*WHAT THE TASK ASKS:* Count the lines in the entries below that contain the word "bunch", and reply with that number alone.

*GIVEN DATA:*
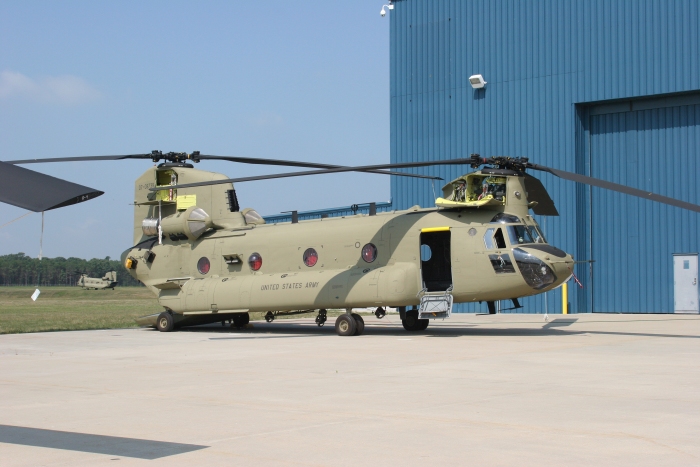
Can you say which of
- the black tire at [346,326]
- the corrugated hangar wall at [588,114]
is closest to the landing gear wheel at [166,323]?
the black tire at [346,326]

==

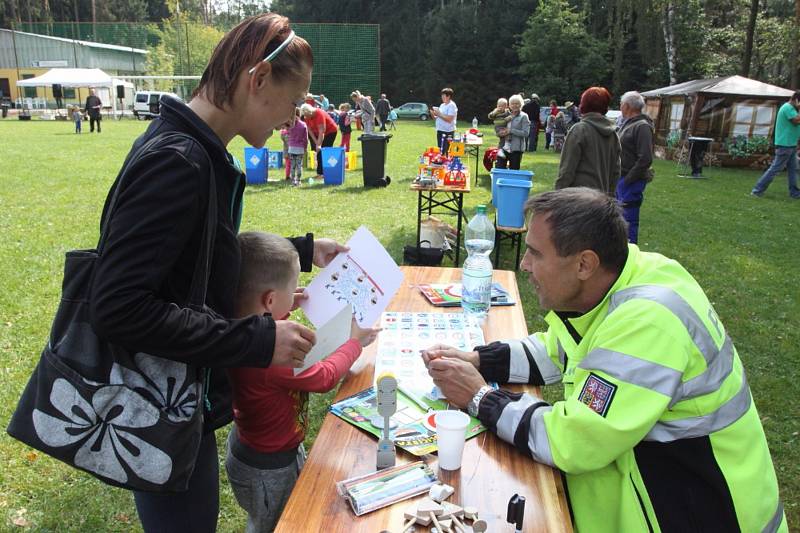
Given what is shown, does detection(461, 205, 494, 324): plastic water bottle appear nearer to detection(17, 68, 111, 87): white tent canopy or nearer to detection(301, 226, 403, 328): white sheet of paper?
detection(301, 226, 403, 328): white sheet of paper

* * *

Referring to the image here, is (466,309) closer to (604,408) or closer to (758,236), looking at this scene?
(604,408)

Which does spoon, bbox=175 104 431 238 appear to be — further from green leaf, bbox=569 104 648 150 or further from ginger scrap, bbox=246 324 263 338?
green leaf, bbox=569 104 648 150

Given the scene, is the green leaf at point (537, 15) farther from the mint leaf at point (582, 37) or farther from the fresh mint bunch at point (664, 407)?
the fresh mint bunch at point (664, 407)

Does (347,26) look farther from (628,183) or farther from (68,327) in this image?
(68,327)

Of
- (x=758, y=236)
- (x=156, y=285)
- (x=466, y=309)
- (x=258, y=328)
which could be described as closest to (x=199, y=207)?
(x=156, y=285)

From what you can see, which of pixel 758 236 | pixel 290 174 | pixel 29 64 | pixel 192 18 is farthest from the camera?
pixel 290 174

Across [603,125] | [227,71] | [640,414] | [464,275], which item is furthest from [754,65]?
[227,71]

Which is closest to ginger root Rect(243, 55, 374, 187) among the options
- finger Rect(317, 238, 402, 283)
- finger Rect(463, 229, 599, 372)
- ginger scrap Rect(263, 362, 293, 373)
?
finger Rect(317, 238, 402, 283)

*COMPLETED EXERCISE:* 2